# Partial order funcoids and reloids

Partial order funcoids and reloids formalize such things as “infinitely small” step rotating a circle counter-clockwise.

This is “locally” a partial order as every two nearby “small” sets (where we can define “small” for example as having the diameter (measuring along the circle) less than $\pi$) are ordered: which is before in the order of rotating the circle counter-clockwise and which is after.

The definition for partial order funcoid (and similarly partial order reloid) is a trivial generalization of the classical definition of partial order.

The endo-funcoid $f$ on a set $A$ is a partial order iff all of the following:

1. $f\sqsupseteq\mathrm{id}^{\mathsf{FCD}}_A$;
2. $f\sqcap f^{-1}\sqsubseteq\mathrm{id}^{\mathsf{FCD}}_A$;
3. $f\circ f\sqsubseteq f$.

This can also be defined for reloids entirely analogous to funcoids.
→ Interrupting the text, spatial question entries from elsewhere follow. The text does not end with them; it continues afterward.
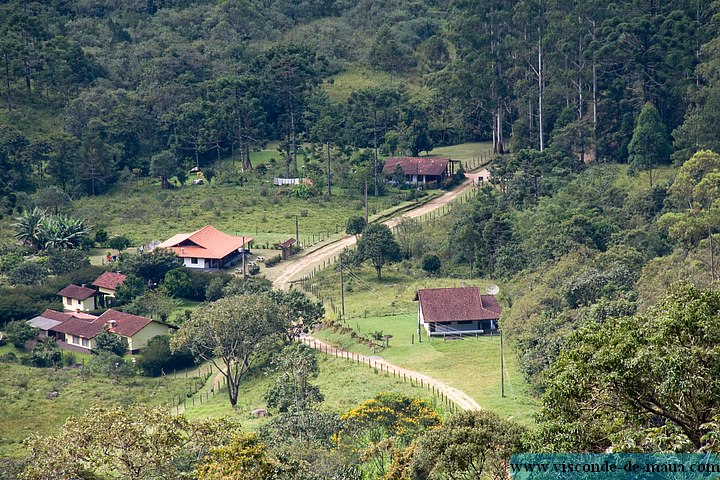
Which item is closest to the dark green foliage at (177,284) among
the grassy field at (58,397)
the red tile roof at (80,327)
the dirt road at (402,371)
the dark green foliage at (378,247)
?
the red tile roof at (80,327)

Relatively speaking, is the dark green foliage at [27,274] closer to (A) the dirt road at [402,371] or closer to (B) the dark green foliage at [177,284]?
(B) the dark green foliage at [177,284]

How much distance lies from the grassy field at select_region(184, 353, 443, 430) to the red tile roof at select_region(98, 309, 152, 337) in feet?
23.0

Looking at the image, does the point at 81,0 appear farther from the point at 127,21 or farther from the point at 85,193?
the point at 85,193

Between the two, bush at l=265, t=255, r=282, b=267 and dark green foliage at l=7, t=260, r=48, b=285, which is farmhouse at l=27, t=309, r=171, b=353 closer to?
dark green foliage at l=7, t=260, r=48, b=285

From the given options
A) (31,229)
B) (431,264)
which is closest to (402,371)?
(431,264)

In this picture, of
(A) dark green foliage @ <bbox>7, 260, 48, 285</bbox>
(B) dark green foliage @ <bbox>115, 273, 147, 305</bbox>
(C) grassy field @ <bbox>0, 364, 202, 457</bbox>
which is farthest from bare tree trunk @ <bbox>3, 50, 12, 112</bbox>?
(C) grassy field @ <bbox>0, 364, 202, 457</bbox>

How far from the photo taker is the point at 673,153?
81375mm

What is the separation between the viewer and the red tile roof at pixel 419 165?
91.2m

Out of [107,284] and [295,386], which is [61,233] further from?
A: [295,386]

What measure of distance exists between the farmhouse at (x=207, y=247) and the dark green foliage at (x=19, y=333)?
12981mm

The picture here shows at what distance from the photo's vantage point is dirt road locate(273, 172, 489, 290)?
244 ft

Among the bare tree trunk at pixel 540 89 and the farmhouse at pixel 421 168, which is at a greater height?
the bare tree trunk at pixel 540 89

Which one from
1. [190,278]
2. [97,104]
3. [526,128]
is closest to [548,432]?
[190,278]

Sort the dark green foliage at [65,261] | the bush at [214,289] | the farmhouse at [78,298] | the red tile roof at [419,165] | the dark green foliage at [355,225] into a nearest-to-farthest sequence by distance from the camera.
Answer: the bush at [214,289] → the farmhouse at [78,298] → the dark green foliage at [65,261] → the dark green foliage at [355,225] → the red tile roof at [419,165]
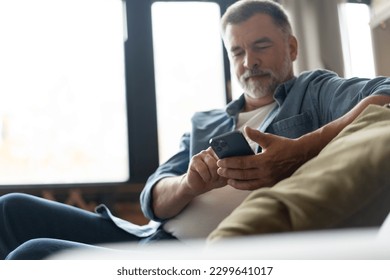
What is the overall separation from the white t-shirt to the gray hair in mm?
154

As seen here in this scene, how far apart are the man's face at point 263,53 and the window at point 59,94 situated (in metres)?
0.23

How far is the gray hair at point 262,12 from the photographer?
0.86 metres

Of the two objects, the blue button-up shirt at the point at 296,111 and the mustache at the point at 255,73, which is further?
the mustache at the point at 255,73

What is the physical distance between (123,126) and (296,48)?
34 centimetres

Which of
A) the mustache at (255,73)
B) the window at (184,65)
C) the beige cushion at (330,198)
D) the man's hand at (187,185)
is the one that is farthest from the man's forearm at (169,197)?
the beige cushion at (330,198)

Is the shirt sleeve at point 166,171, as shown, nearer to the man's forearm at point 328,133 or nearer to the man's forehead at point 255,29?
the man's forehead at point 255,29

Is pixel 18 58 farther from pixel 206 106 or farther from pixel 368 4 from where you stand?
pixel 368 4

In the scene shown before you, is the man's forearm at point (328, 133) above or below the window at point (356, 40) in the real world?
below

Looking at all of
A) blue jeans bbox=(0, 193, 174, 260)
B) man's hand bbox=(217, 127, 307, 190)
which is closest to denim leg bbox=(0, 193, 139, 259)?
blue jeans bbox=(0, 193, 174, 260)

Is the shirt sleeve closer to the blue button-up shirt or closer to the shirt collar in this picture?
the blue button-up shirt

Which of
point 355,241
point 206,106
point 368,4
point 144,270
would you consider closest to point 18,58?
point 206,106

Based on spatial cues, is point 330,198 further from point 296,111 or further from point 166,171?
point 166,171

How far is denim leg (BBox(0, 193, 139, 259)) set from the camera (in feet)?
2.58

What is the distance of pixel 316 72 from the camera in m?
0.79
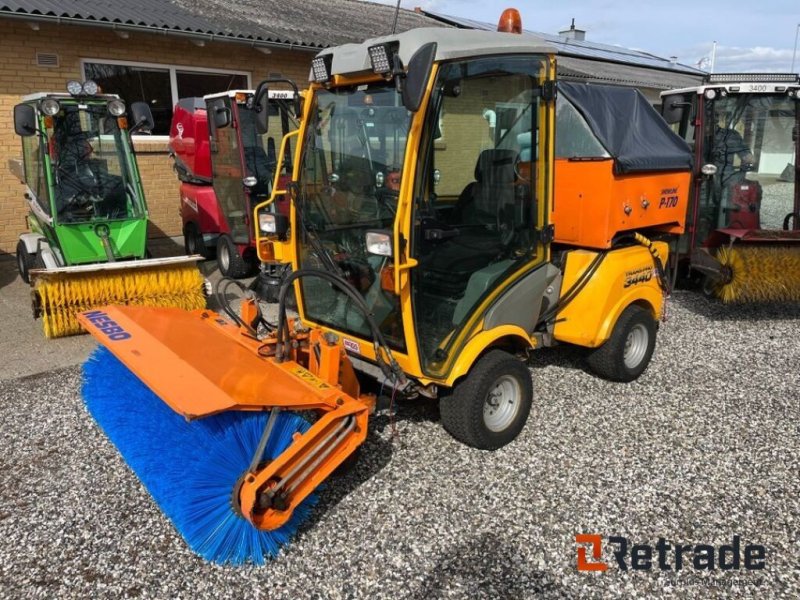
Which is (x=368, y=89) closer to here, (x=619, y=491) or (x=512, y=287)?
(x=512, y=287)

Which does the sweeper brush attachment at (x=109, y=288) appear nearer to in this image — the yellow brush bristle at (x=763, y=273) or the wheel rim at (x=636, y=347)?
the wheel rim at (x=636, y=347)

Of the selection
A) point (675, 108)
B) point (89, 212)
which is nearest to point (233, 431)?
point (89, 212)

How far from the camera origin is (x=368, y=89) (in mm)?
3107

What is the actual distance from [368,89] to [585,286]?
189cm

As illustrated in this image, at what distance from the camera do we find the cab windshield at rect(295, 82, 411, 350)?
3.04 m

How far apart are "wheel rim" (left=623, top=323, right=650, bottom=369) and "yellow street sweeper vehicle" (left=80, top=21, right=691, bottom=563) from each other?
0.38 m

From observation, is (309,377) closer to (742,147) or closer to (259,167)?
(259,167)

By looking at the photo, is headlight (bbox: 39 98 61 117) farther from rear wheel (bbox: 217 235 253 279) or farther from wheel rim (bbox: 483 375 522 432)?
wheel rim (bbox: 483 375 522 432)

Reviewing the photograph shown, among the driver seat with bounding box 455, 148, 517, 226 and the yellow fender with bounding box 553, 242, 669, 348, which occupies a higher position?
the driver seat with bounding box 455, 148, 517, 226

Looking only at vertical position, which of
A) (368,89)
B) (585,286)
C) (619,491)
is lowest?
(619,491)

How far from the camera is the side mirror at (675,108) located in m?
6.22

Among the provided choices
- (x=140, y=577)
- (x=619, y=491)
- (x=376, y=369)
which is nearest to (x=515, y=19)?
(x=376, y=369)

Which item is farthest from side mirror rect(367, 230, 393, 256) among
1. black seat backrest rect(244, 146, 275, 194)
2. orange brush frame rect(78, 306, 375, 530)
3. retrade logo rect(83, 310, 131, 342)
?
black seat backrest rect(244, 146, 275, 194)

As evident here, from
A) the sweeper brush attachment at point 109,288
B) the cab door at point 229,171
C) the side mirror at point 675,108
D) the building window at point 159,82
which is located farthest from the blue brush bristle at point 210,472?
the building window at point 159,82
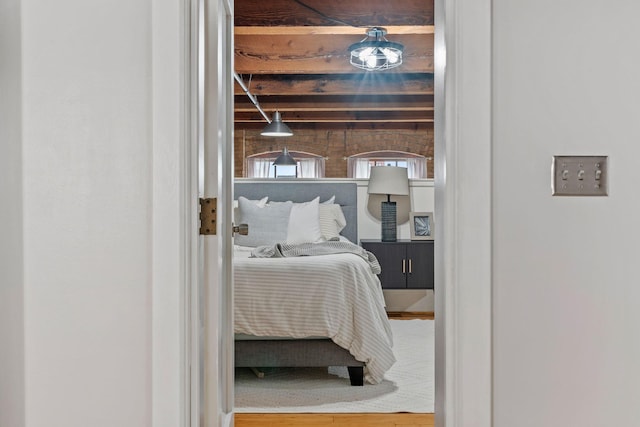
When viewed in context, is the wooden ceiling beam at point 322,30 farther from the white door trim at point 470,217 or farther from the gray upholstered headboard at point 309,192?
the white door trim at point 470,217

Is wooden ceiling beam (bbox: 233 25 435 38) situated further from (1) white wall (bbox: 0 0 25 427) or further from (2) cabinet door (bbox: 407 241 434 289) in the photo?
(1) white wall (bbox: 0 0 25 427)

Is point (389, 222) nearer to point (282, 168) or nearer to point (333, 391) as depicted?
point (333, 391)

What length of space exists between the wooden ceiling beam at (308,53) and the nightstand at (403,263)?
162 centimetres

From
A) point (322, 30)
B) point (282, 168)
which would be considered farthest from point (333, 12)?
point (282, 168)

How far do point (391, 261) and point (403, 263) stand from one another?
11cm

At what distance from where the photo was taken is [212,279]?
1.76m

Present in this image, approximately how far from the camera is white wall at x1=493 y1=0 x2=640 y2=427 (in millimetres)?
1493

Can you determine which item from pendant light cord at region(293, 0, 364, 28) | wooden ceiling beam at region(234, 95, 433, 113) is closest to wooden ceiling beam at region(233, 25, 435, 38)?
pendant light cord at region(293, 0, 364, 28)

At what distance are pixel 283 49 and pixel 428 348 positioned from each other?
2.71 metres

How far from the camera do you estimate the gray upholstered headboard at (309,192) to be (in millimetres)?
5863

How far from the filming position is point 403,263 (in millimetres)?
5465

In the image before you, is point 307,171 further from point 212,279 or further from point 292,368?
point 212,279

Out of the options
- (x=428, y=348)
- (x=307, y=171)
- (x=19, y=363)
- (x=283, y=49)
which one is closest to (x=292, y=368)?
(x=428, y=348)

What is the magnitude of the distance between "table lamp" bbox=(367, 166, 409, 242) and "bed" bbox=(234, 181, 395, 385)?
231 centimetres
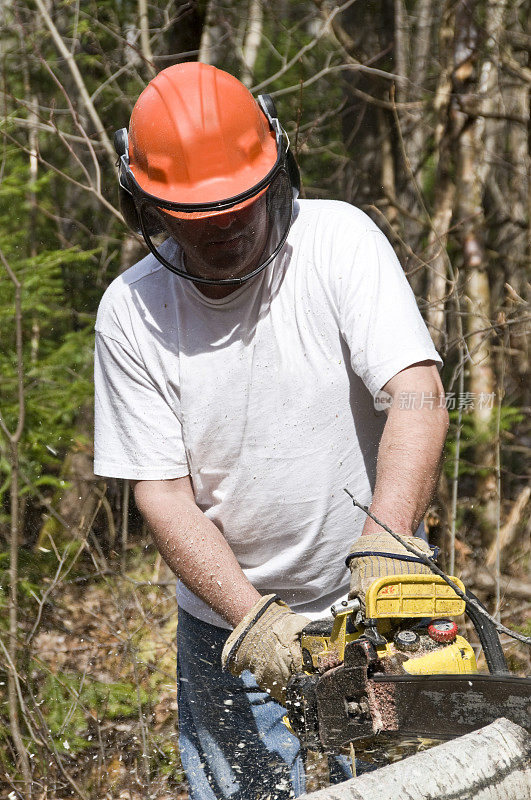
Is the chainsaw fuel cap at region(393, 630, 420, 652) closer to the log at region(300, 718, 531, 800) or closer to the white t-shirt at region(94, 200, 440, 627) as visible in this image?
the log at region(300, 718, 531, 800)

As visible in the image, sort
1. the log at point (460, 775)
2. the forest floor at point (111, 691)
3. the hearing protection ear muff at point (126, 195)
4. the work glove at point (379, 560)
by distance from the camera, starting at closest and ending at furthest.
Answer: the log at point (460, 775), the work glove at point (379, 560), the hearing protection ear muff at point (126, 195), the forest floor at point (111, 691)

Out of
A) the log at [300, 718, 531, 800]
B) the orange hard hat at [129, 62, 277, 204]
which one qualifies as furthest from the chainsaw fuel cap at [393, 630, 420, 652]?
the orange hard hat at [129, 62, 277, 204]

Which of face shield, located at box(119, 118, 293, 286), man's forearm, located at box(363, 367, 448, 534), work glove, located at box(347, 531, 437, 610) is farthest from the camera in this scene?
face shield, located at box(119, 118, 293, 286)

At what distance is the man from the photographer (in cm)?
210

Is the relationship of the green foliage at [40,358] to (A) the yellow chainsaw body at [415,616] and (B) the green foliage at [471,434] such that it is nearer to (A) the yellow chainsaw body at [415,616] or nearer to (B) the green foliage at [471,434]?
Result: (B) the green foliage at [471,434]

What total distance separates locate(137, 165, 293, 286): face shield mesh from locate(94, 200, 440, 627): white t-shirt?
7 cm

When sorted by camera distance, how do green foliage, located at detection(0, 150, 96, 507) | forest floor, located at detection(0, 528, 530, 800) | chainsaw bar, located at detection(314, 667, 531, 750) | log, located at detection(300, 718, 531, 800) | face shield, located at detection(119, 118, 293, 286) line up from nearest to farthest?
log, located at detection(300, 718, 531, 800), chainsaw bar, located at detection(314, 667, 531, 750), face shield, located at detection(119, 118, 293, 286), forest floor, located at detection(0, 528, 530, 800), green foliage, located at detection(0, 150, 96, 507)

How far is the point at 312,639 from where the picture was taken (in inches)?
75.4

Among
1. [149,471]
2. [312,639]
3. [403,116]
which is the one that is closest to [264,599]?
[312,639]

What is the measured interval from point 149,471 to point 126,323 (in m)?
0.48

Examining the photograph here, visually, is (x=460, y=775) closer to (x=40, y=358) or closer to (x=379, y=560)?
(x=379, y=560)

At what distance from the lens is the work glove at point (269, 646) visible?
6.43 ft

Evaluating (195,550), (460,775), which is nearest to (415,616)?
(460,775)

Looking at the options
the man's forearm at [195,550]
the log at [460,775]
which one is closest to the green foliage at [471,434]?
the man's forearm at [195,550]
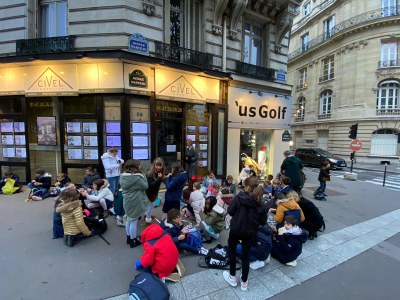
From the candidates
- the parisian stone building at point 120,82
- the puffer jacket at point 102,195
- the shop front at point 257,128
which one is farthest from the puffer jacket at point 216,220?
the shop front at point 257,128

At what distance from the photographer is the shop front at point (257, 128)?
375 inches

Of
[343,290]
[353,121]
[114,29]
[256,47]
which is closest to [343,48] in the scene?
[353,121]

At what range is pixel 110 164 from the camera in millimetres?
6012

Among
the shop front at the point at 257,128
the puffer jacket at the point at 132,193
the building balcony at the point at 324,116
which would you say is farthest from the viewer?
the building balcony at the point at 324,116

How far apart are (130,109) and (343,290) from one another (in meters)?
6.84

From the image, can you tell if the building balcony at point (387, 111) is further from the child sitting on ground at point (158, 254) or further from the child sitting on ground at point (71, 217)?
the child sitting on ground at point (71, 217)

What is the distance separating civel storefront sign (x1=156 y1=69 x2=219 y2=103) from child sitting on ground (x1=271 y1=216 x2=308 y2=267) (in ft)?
18.7

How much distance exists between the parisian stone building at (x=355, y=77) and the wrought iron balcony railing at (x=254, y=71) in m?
12.2

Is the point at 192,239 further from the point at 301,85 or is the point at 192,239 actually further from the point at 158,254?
the point at 301,85

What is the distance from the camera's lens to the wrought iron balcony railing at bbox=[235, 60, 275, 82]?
945cm

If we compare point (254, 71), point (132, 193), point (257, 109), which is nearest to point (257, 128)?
point (257, 109)

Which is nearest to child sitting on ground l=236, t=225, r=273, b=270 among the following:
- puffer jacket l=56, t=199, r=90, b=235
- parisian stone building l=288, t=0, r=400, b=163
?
puffer jacket l=56, t=199, r=90, b=235

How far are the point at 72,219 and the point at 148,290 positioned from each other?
2.31m

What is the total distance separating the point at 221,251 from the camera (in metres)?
3.70
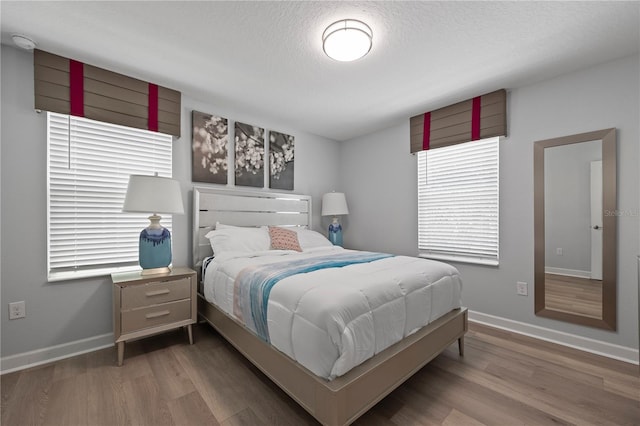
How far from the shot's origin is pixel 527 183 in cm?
265

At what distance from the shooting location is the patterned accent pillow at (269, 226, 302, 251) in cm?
296

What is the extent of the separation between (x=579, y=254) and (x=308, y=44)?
2.96 meters

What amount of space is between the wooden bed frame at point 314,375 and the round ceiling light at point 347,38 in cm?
192

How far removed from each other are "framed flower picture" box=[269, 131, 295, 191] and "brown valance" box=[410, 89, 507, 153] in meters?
1.66

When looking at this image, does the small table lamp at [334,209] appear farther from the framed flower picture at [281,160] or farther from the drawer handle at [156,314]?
the drawer handle at [156,314]

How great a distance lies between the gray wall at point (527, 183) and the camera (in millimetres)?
2170

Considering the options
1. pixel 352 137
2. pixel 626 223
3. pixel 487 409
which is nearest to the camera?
pixel 487 409

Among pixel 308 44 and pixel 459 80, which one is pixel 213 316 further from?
pixel 459 80

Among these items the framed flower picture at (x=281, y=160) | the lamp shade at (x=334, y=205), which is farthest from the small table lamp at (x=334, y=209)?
the framed flower picture at (x=281, y=160)

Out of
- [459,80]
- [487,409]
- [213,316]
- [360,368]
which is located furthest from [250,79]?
[487,409]

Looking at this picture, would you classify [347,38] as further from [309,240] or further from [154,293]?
[154,293]

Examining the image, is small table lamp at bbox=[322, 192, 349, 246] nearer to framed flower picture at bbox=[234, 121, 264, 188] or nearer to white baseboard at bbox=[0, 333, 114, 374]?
framed flower picture at bbox=[234, 121, 264, 188]

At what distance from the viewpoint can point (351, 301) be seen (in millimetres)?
1383

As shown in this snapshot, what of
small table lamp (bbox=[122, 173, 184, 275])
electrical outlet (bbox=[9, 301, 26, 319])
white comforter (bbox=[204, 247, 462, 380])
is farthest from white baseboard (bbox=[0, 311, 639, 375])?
white comforter (bbox=[204, 247, 462, 380])
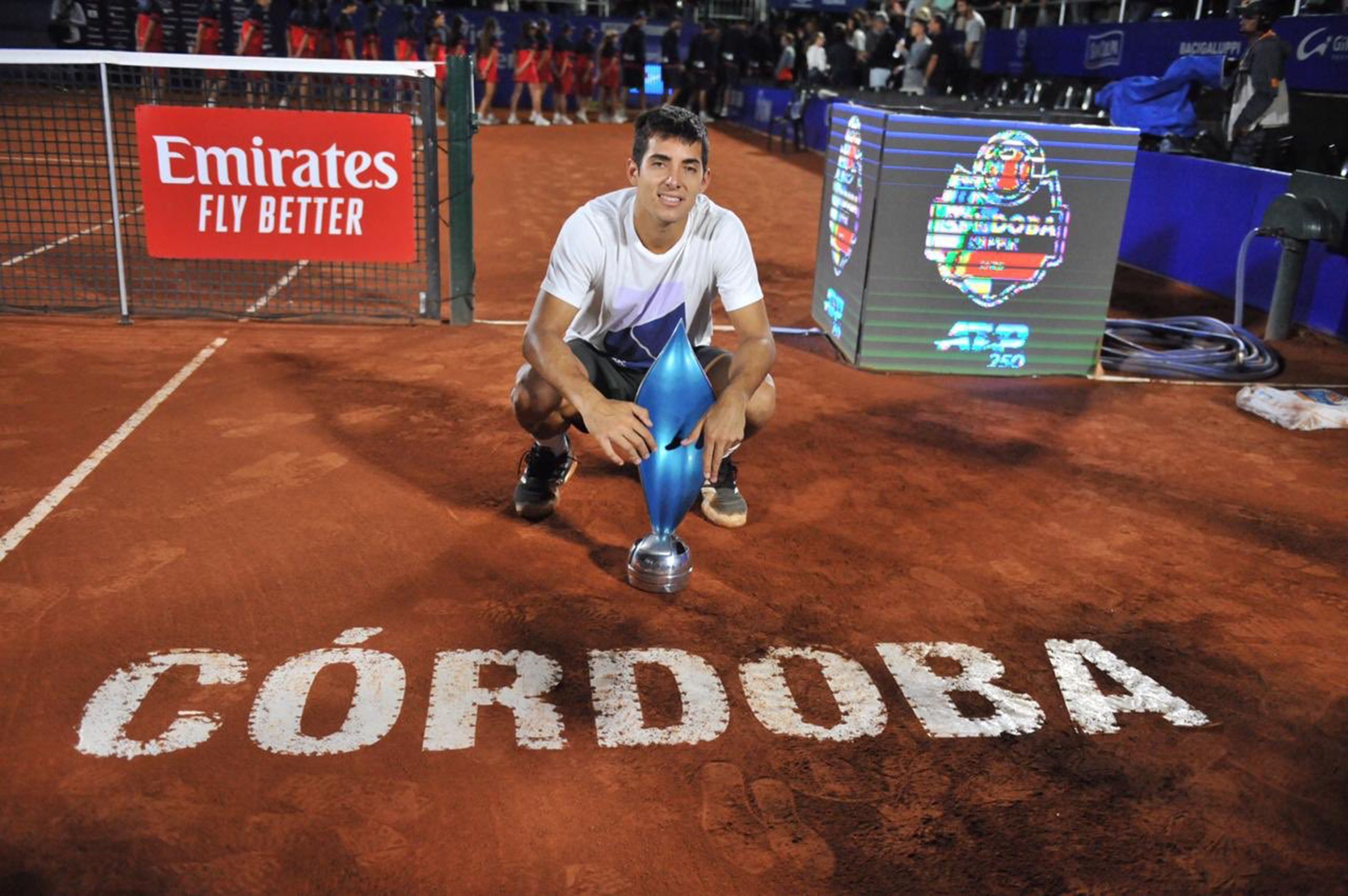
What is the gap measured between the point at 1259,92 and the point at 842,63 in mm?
12151

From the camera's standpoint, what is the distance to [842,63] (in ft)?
70.3

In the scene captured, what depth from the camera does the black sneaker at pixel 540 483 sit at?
452 centimetres

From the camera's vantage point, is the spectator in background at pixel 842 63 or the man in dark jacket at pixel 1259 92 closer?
the man in dark jacket at pixel 1259 92

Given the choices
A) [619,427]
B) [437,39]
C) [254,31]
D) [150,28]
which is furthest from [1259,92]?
[150,28]

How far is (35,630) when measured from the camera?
3525 mm

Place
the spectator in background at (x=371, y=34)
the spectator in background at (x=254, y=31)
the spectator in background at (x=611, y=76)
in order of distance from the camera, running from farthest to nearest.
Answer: the spectator in background at (x=611, y=76)
the spectator in background at (x=371, y=34)
the spectator in background at (x=254, y=31)

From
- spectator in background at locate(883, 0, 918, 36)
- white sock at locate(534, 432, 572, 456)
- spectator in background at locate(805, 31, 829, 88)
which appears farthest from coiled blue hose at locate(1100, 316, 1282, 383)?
spectator in background at locate(883, 0, 918, 36)

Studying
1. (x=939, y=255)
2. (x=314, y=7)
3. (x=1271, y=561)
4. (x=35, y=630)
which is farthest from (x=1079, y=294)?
(x=314, y=7)

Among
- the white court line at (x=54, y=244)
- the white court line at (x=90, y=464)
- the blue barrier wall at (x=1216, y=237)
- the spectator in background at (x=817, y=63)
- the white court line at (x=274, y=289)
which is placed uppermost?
the spectator in background at (x=817, y=63)

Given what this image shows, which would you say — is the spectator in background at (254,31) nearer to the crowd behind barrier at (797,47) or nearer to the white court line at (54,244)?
the crowd behind barrier at (797,47)

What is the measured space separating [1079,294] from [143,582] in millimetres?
5430

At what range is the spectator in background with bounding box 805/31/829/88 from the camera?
22.6 meters

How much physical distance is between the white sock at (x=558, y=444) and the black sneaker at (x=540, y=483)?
0.01 m

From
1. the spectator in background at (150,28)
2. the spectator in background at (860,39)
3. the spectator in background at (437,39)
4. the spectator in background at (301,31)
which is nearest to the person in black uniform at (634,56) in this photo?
the spectator in background at (437,39)
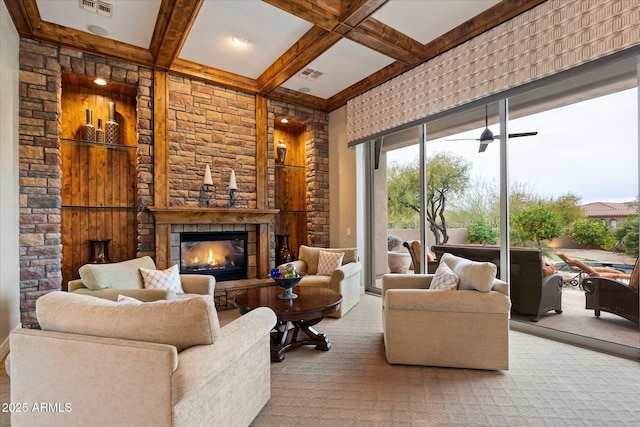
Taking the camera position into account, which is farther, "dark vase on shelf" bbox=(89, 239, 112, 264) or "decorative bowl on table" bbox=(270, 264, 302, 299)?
"dark vase on shelf" bbox=(89, 239, 112, 264)

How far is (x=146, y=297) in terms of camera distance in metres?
2.81

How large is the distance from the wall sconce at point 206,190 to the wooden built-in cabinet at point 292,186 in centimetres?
142

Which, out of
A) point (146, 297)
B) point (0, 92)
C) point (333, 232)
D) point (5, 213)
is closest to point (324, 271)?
point (333, 232)

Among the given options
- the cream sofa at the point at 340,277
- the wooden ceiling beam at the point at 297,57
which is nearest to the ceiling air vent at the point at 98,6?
the wooden ceiling beam at the point at 297,57

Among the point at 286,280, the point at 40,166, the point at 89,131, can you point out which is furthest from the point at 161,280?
the point at 89,131

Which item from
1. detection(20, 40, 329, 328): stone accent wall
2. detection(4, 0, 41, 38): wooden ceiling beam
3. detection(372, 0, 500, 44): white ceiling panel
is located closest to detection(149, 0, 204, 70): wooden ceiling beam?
detection(20, 40, 329, 328): stone accent wall

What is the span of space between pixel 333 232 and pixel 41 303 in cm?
476

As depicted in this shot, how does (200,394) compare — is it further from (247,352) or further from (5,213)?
(5,213)

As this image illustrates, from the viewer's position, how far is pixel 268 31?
12.5 feet

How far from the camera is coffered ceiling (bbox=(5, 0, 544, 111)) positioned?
328cm

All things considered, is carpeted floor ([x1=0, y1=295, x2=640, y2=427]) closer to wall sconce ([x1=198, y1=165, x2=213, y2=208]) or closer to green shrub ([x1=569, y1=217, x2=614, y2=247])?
green shrub ([x1=569, y1=217, x2=614, y2=247])

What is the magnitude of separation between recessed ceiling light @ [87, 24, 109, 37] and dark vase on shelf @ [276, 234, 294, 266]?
3617 mm

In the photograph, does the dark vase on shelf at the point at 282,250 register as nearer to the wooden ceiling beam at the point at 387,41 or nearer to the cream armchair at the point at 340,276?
the cream armchair at the point at 340,276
What are possible applications of partial order funcoids and partial order reloids? I yet don’t know.

## One comment

1. porton says:

This “infinitely small counter-clockwise step” can be defined as the funcoid $f$ such that $X[f]Y$ iff for every $\epsilon>0$ there exists $\epsilon'\ge 0$ such that $\epsilon'<\epsilon$ and rotating the set $X$ $\epsilon'$ radians counter-clockwise produces a set which intersects with $Y$.

Exercise: Prove that the funcoid $f$ exists and that is a partial order funcoid.